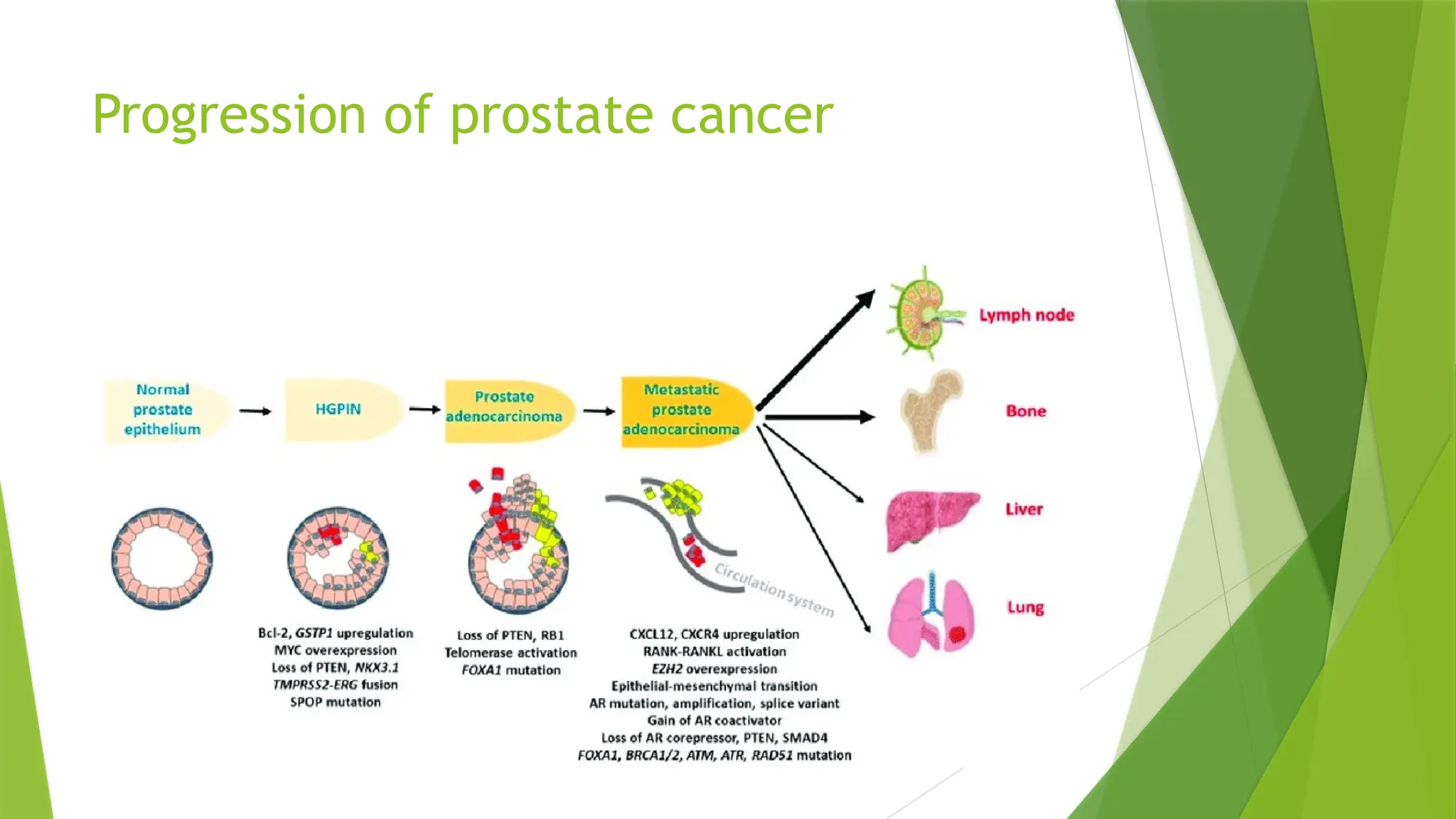 Progression of prostate cancer

Normal prostate epithelium

HGPIN

Prostate adenocarcinoma

Metastatic prostate adenocarcinoma

Lymph node

Bone

Liver

Lung

Circulation system

Bcl-2, GSTP1 upregulation
MYC overexpression
Loss of PTEN, NKX3.1
TMPRSS2-ERG fusion
SPOP mutation

Loss of PTEN, RB1
Telomerase activation
FOXA1 mutation

CXCL12, CXCR4 upregulation
RANK-RANKL activation
EZH2 overexpression
Epithelial-mesenchymal transition
AR mutation, amplification, splice variant
Gain of AR coactivator
Loss of AR corepressor, PTEN, SMAD4
FOXA1, BRCA1/2, ATM, ATR, RAD51 mutation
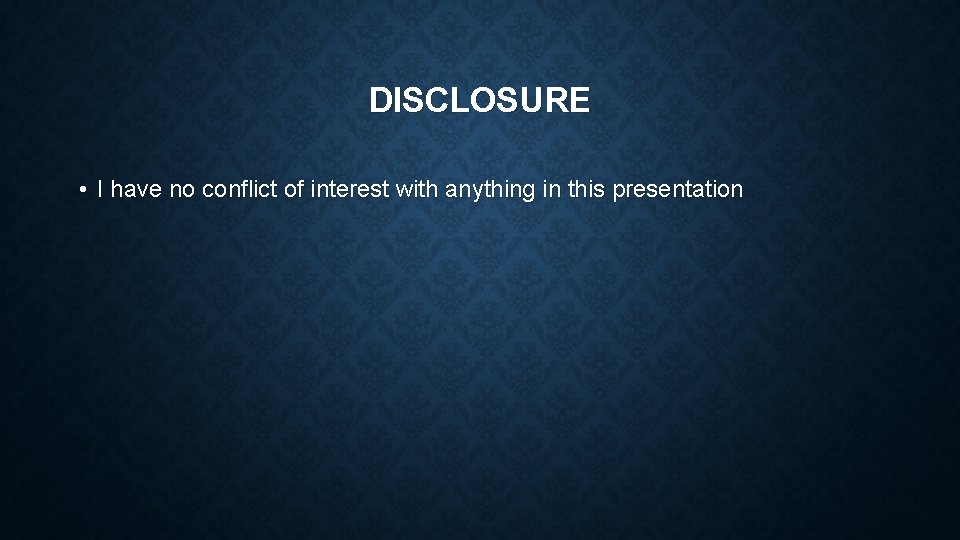 DISCLOSURE

• I have no conflict of interest with anything in this presentation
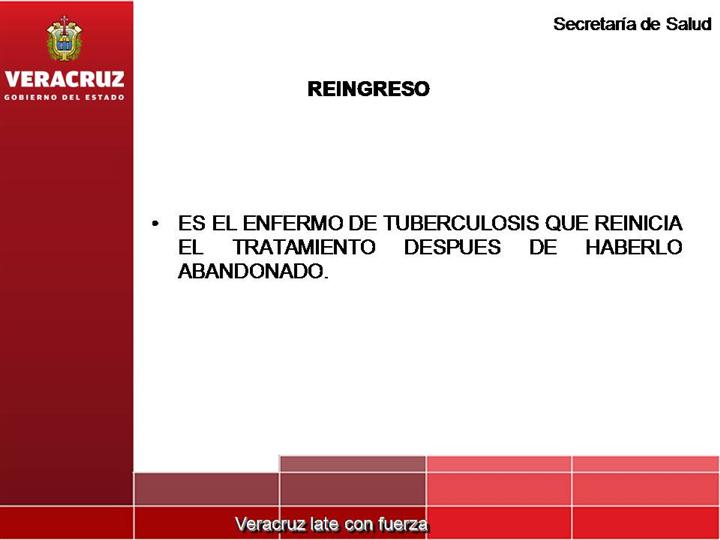 VERACRUZ
GOBIERNO DEL ESTADO

Secretaría de Salud

REINGRESO

• ES EL ENFERMO DE TUBERCULOSIS QUE REINICIA EL TRATAMIENTO DESPUES DE HABERLO ABANDONADO.

Veracruz late con fuerza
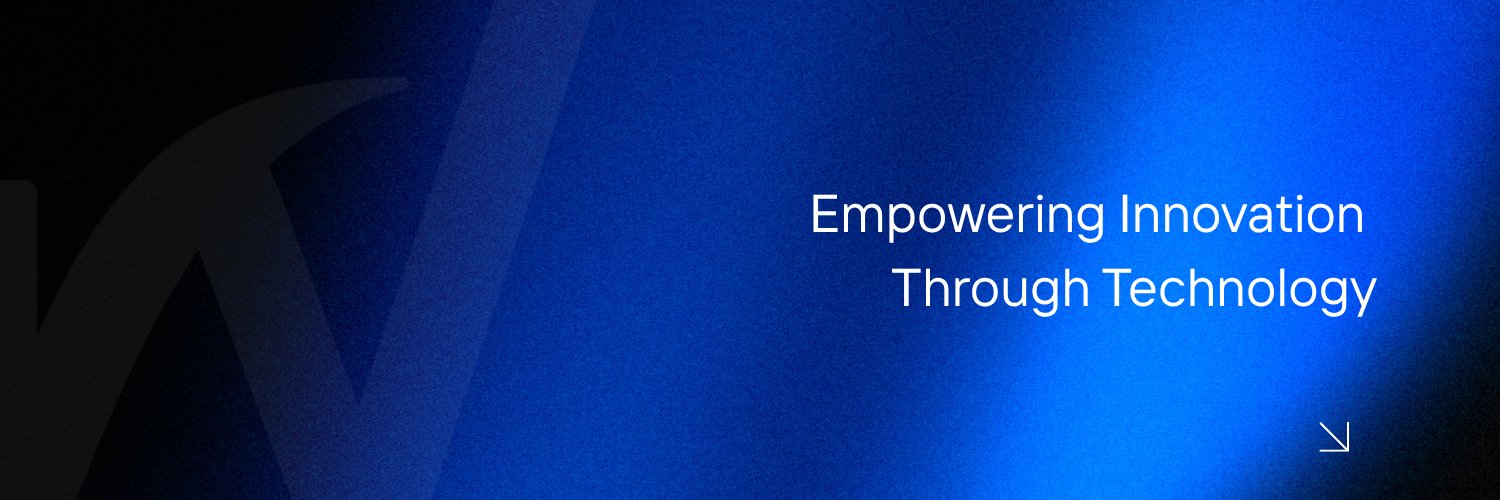 Empowering Innovation
Through Technology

# # # #

__EXERCISE DIRECTIONS__: If a line above holds the string "PTEN", copy it out.

__OUTPUT BELOW__:
Loss of PTEN, NKX3.1
Loss of PTEN, RB1
Loss of AR corepressor, PTEN, SMAD4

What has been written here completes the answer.